The oldest clerk asks Jerry if he knows the Old Bailey. Jerry affirms that he does. The clerk then asks if he knows Mr. Lorry. Jerry says he knows the man very well. The clerk orders Jerry to go to the Old Bailey, go through the door witnesses enter through, and show the note for Mr. Lorry to the doorkeeper. The doorkeeper will give the note to Mr. Lorry. Jerry will need to attract Mr. Lorry’s attention to show where he is. Then he is to wait until he is wanted by Mr. Lorry.
The jail is a vile place, both for the inhabitants it houses and the environment. Disease is so rampant that it often spreads outside of the jail, particularly infecting the officials of the court. Judges often receive a death sentence from the diseases they contract from the prisoners they condemn.
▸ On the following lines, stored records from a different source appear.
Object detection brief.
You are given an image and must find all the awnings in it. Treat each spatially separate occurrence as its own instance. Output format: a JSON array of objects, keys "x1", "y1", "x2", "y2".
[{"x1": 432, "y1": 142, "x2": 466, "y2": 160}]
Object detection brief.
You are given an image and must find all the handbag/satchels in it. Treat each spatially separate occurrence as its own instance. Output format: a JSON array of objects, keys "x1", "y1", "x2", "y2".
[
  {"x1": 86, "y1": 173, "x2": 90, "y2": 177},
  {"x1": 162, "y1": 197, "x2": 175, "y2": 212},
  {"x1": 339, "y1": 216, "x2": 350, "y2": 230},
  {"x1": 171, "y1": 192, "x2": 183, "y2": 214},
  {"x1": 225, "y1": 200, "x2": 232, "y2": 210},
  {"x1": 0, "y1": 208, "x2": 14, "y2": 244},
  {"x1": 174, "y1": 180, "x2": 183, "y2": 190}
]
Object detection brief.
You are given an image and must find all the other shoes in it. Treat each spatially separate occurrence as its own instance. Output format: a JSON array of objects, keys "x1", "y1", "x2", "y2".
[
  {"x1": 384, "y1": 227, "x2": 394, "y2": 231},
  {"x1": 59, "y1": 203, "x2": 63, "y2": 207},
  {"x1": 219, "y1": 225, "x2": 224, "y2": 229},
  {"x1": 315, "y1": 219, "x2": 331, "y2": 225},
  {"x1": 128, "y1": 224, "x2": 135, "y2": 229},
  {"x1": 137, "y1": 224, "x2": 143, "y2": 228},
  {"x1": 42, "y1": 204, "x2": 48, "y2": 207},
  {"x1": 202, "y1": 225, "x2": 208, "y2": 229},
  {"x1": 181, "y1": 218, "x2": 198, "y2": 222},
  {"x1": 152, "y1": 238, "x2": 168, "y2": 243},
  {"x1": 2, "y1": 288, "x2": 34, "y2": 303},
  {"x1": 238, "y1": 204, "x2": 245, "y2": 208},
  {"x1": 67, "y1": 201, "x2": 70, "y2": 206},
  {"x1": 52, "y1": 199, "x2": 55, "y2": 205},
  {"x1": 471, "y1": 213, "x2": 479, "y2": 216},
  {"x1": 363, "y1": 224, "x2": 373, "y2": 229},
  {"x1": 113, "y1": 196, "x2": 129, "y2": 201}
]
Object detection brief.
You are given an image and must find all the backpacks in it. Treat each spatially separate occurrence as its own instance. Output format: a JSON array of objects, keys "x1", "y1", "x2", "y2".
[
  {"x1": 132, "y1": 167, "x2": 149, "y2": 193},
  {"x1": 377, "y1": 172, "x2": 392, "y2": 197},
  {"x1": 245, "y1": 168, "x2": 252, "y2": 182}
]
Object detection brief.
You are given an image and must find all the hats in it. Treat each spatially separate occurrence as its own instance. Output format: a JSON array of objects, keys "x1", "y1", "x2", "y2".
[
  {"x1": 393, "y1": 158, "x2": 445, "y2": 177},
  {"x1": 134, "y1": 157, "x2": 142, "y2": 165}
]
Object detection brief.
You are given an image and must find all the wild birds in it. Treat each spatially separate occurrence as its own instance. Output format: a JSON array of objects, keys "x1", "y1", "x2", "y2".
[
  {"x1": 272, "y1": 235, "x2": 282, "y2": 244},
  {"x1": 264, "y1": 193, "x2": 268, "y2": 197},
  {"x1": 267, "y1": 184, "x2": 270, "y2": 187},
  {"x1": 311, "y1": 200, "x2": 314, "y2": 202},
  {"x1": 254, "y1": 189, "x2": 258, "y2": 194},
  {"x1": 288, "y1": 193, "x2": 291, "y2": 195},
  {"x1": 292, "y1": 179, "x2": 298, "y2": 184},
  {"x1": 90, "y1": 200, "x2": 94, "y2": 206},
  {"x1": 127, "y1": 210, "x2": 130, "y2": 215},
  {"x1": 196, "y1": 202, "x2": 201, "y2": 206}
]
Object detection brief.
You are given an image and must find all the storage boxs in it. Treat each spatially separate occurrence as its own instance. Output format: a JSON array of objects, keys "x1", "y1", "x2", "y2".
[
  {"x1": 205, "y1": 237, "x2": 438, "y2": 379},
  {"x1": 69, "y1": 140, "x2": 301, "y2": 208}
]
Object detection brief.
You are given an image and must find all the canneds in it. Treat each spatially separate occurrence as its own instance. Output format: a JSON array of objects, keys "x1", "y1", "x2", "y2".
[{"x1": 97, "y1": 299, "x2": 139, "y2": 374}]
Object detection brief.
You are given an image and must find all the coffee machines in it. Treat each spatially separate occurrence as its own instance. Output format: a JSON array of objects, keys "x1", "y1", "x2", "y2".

Jerry arrives at the courthouse and does what he was instructed to do. A bystander asks Jerry what he has to do with the court case. Jerry replies that he doesn’t know.
Charles Darnay, a twenty-five year old gentleman, is on trial for treason. He is accused of assisting the French King Lewis. He is very composed, though he faces execution.
Miss Manette and her father are witnesses for the prosecution. Miss Manette is compassionate towards the prisoner and is sorry to be there. They are recalled to the stand. The attorney-general prepares to seal Mr. Darnay’s fate.